The former executive assistant and one-time lover of Seven West boss Tim Worner says she'll have no choice but to be declared bankrupt.

Ms Harrison was slammed by a New South Wales Supreme Court judge for bringing the case upon herself by breaking costly confidentiality agreements with Seven.

Despite that, Ms Harrison remained unapologetic when she spoke with the ABC's senior business correspondent, Peter Ryan.

AMBER HARRISON: The problem with that ruling is that you're up against people that thrive on operating in this system.

Look, Peter, there's no doubt I made mistakes, but the difference is that I was just one person and, as I said, the system is very complex and Seven have in-house lawyers, external lawyers, and they have access to everything and anything they want to try and bring me down.

I was making it up as I went along and I did my best.

PETER RYAN: In hindsight, though, should you have stuck to the confidentiality agreements that you had signed in return for around $400,000, instead of breaking the deal and going public?

AMBER HARRISON: I didn't receive that money, so that is an untruth.

And I did stick to a confidentiality deal for 2.5 years and fought to the bitter end privately to resolve the matter.

When I was exhausted emotionally and financially and left ruined in December of 2016, I made a decision that the court system does not serve an individual: it serves a company who knows its way around it.

And I took the path that I took. And no, I do not regret that.

PETER RYAN: Justice Sackar, though, said that there were plenty of opportunities to reach a deal with Seven. Why didn't you make a deal with Seven?

AMBER HARRISON: Because we could never reach agreement - and that is not through lack of trying every day for three years that we were in contact through lawyers.

PETER RYAN: One of the things that Seven said, Ms Harrison, during the hearing is that you remain in possession of confidential documents.

Is that true? Do you still have them? Have you handed them back?

AMBER HARRISON: The court order is to hand them back and that's why we will be handing them back everything they think I have, so they have complete peace of mind that they have everything.

PETER RYAN: You're a single mother with a foster child so, on the personal front, what sort of toll has this case taken?

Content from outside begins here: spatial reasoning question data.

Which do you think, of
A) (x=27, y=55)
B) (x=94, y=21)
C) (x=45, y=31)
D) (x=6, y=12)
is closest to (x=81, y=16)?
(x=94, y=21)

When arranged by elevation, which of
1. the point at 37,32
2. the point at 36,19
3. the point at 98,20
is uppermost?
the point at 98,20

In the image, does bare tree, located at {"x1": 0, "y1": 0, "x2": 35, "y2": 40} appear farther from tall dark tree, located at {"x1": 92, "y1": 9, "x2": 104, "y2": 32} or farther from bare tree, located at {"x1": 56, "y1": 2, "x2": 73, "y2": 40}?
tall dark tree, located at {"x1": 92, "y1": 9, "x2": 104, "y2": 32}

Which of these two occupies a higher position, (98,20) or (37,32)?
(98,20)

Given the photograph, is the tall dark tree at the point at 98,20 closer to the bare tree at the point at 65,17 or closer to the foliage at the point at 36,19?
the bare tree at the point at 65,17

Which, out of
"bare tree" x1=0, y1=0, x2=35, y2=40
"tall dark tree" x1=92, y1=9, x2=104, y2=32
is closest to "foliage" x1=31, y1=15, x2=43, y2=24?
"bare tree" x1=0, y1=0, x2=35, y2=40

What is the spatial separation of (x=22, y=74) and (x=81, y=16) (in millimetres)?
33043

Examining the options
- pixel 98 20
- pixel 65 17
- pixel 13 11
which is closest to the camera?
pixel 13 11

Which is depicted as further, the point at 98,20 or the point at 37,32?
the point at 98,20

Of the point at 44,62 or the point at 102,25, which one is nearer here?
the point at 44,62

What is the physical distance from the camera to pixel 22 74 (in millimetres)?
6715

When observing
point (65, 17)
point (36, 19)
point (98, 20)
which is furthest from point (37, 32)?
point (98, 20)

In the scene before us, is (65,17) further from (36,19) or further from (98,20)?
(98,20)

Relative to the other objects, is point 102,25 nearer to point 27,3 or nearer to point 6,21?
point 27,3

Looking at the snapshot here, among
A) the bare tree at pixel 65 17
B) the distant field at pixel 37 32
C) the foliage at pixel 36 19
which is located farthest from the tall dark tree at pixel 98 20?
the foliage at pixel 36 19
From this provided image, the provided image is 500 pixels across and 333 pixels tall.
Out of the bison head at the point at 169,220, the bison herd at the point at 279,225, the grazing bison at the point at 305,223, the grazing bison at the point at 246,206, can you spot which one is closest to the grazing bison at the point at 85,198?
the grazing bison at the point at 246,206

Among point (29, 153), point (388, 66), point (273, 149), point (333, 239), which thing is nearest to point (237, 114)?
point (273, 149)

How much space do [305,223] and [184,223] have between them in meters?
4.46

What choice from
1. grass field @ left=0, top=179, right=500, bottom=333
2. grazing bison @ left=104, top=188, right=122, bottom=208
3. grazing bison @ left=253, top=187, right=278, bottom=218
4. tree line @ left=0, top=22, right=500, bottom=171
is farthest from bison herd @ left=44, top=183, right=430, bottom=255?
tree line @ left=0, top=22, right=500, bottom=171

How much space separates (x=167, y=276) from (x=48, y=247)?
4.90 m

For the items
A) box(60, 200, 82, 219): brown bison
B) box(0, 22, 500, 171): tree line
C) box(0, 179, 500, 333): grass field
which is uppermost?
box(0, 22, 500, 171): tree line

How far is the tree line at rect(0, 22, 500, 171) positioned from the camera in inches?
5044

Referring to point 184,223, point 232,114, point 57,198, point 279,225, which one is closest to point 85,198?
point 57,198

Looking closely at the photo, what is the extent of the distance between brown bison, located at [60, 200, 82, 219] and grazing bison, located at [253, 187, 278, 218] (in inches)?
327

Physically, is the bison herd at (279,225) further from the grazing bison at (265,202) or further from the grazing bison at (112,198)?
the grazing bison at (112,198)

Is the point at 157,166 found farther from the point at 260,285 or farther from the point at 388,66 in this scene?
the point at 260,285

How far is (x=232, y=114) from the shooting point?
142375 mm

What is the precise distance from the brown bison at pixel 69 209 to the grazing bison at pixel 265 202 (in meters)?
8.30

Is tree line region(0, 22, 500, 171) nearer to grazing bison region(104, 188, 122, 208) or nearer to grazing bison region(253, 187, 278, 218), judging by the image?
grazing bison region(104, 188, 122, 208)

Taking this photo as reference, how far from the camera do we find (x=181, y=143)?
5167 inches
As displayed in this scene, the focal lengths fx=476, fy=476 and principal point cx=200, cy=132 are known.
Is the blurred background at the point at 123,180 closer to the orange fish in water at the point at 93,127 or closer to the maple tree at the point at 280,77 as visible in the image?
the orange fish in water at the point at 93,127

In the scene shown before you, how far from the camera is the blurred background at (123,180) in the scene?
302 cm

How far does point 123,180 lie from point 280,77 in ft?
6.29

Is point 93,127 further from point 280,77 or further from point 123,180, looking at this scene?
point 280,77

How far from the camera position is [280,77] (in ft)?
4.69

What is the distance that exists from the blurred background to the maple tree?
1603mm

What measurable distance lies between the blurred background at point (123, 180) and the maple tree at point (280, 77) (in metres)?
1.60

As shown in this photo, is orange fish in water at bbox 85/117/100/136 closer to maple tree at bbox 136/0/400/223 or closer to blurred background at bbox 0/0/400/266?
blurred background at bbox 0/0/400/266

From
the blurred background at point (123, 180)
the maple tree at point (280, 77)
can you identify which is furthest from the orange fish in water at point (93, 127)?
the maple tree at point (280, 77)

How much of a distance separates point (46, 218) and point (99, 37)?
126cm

AMBER HARRISON: Oh, litigation is your life, whether you do it in public or you do it in private. Mine, obviously, has been extremely public.

The last week: bruising. You know, I think that they won in court by bankrupting me, but the court of public opinion is very different and I've had overwhelming support.

So now they have control of mine and my child's future and I have to figure out how we're going to live and raise, and how I'm going to raise him under this.

PETER RYAN: I'm told that, despite having costs awarded against you, Seven is unlikely to actually pursue you as long as you stick to the terms of the gag order: not to speak about your affair with Tim Worner; not to reveal confidential Seven documents.

So, are you prepared to do that?

AMBER HARRISON: Of course. And I agreed with the court to that and I will stick to that.

PETER RYAN: But has Seven approached you since yesterday's ruling with any kind of compromise or deal that might prevent you from going bankrupt?

AMBER HARRISON: No. And it's very early days.

I expect we'll land where we are, which will be: I will be pursued for costs.

PETER RYAN: In the broader context, what are the lessons from this case in terms of how women are at times treated or, perhaps, sometimes bullied in corporate Australia?

AMBER HARRISON: At some point the boys' clubs that dominate and define Australian business are going to wake up and realise they are no longer in control.

And I think my case is a wake-up call for them, and I hope it changes things and changes culture and how individuals are treated against the system.

You know, in the end the truth has a habit of coming out and I don't doubt that it will.

PETER RYAN: Your affair with Tim Worner was consensual, even though it did end badly.

So, what's your advice to both men and women who might be tempted to have an office affair, especially if it might be with the boss?

AMBER HARRISON: It cannot be a sackable offence for men and women to have relationships in the office.

You know, there's a statistic: something like 60 per cent of relationships come from the office.

So, you know, it does go bad and there are those cases, but in some cases, it really works.

So, we cannot have, you know, my case or other cases that are ventilated in public, including AFL, be the new mark of, no-one can have relationships in the office.

It's completely unrealistic.

KIM LANDERS: Amber Harrison speaking with the ABC's senior business correspondent, Peter Ryan.